Personal information
- Born: 23 April 2004 (age 22)
- Original teams: South Augusta (SGFL) North Adelaide (SANFL)
- Draft: No. 44, 2022 AFL draft
- Debut: Round 2, 2025, St Kilda vs. Geelong, at Docklands Stadium
- Height: 198 cm (6 ft 6 in)
- Position: Key Forward

Playing career^{1}
- Years: Club / Games (Goals)
- 2023–2026: St Kilda / 13 (11)
- ^{1} Playing statistics correct to the end of the 2026 season.

= Isaac Keeler =

Isaac Keeler (born 23 April 2004) is a former professional Australian rules footballer who played for the St Kilda Football Club in the Australian Football League (AFL).

== Junior career ==
Keeler played local football for South Augusta in the Spencer Gulf Football League. He played SANFL Under 18s for North Adelaide.
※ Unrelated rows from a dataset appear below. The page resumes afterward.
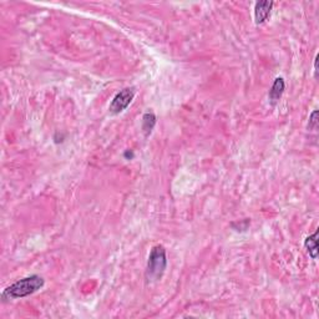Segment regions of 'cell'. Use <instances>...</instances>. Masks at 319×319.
Masks as SVG:
<instances>
[{
  "instance_id": "3",
  "label": "cell",
  "mask_w": 319,
  "mask_h": 319,
  "mask_svg": "<svg viewBox=\"0 0 319 319\" xmlns=\"http://www.w3.org/2000/svg\"><path fill=\"white\" fill-rule=\"evenodd\" d=\"M134 98H135V89L134 87H125V89H122L112 99L109 107L110 112H111L112 115H118V114L122 112L133 102Z\"/></svg>"
},
{
  "instance_id": "1",
  "label": "cell",
  "mask_w": 319,
  "mask_h": 319,
  "mask_svg": "<svg viewBox=\"0 0 319 319\" xmlns=\"http://www.w3.org/2000/svg\"><path fill=\"white\" fill-rule=\"evenodd\" d=\"M45 281L43 277L34 274V276L25 277L23 279H19L15 283L6 287L1 293V298L4 301H10V299H19L28 297L30 294H34L39 289L44 287Z\"/></svg>"
},
{
  "instance_id": "10",
  "label": "cell",
  "mask_w": 319,
  "mask_h": 319,
  "mask_svg": "<svg viewBox=\"0 0 319 319\" xmlns=\"http://www.w3.org/2000/svg\"><path fill=\"white\" fill-rule=\"evenodd\" d=\"M124 156L127 158V160H131V158H134V152L131 150H127L126 152L124 153Z\"/></svg>"
},
{
  "instance_id": "9",
  "label": "cell",
  "mask_w": 319,
  "mask_h": 319,
  "mask_svg": "<svg viewBox=\"0 0 319 319\" xmlns=\"http://www.w3.org/2000/svg\"><path fill=\"white\" fill-rule=\"evenodd\" d=\"M318 59L319 55H317L316 59H314V74H316V78H318Z\"/></svg>"
},
{
  "instance_id": "7",
  "label": "cell",
  "mask_w": 319,
  "mask_h": 319,
  "mask_svg": "<svg viewBox=\"0 0 319 319\" xmlns=\"http://www.w3.org/2000/svg\"><path fill=\"white\" fill-rule=\"evenodd\" d=\"M156 125V115L152 111L146 112L142 116V131H144L145 136H150L152 133L153 127Z\"/></svg>"
},
{
  "instance_id": "8",
  "label": "cell",
  "mask_w": 319,
  "mask_h": 319,
  "mask_svg": "<svg viewBox=\"0 0 319 319\" xmlns=\"http://www.w3.org/2000/svg\"><path fill=\"white\" fill-rule=\"evenodd\" d=\"M308 129L312 131H316L318 129V111L314 110L309 116V122H308Z\"/></svg>"
},
{
  "instance_id": "6",
  "label": "cell",
  "mask_w": 319,
  "mask_h": 319,
  "mask_svg": "<svg viewBox=\"0 0 319 319\" xmlns=\"http://www.w3.org/2000/svg\"><path fill=\"white\" fill-rule=\"evenodd\" d=\"M304 247L305 250L308 251V253H309V256L312 257L313 259H317L318 258V252H319V248H318V231H316V232L312 235V236L307 237L304 241Z\"/></svg>"
},
{
  "instance_id": "4",
  "label": "cell",
  "mask_w": 319,
  "mask_h": 319,
  "mask_svg": "<svg viewBox=\"0 0 319 319\" xmlns=\"http://www.w3.org/2000/svg\"><path fill=\"white\" fill-rule=\"evenodd\" d=\"M273 8V1H258L254 5V21L257 25L263 24L270 15V10Z\"/></svg>"
},
{
  "instance_id": "5",
  "label": "cell",
  "mask_w": 319,
  "mask_h": 319,
  "mask_svg": "<svg viewBox=\"0 0 319 319\" xmlns=\"http://www.w3.org/2000/svg\"><path fill=\"white\" fill-rule=\"evenodd\" d=\"M285 79H283V78H277L276 80H274L272 87H270L269 95H268V98H269V101H270V104L273 105V106L277 104V102H278L279 99L282 98L283 92H285Z\"/></svg>"
},
{
  "instance_id": "2",
  "label": "cell",
  "mask_w": 319,
  "mask_h": 319,
  "mask_svg": "<svg viewBox=\"0 0 319 319\" xmlns=\"http://www.w3.org/2000/svg\"><path fill=\"white\" fill-rule=\"evenodd\" d=\"M167 268L166 250L164 246L157 245L152 247L147 261L146 276L149 281H160Z\"/></svg>"
}]
</instances>
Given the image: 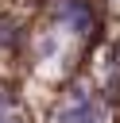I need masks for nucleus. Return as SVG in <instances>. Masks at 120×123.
Instances as JSON below:
<instances>
[{"label":"nucleus","mask_w":120,"mask_h":123,"mask_svg":"<svg viewBox=\"0 0 120 123\" xmlns=\"http://www.w3.org/2000/svg\"><path fill=\"white\" fill-rule=\"evenodd\" d=\"M58 19H62L74 35H85V31L93 27V12H89L85 0H62V4H58Z\"/></svg>","instance_id":"obj_1"}]
</instances>
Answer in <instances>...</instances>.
Keeler was part of the Next Generation Academy of the Adelaide Crows, however after the Crows did not nominate him under NGA rules he entered the draft as part of the open draft pool.

== AFL career ==
Keeler was selected with pick 44 of the 2022 AFL draft. He was selected to make his debut in round 2 of the 2025 AFL season. At the end of the 2026 AFL season, Keeler was delisted by St Kilda.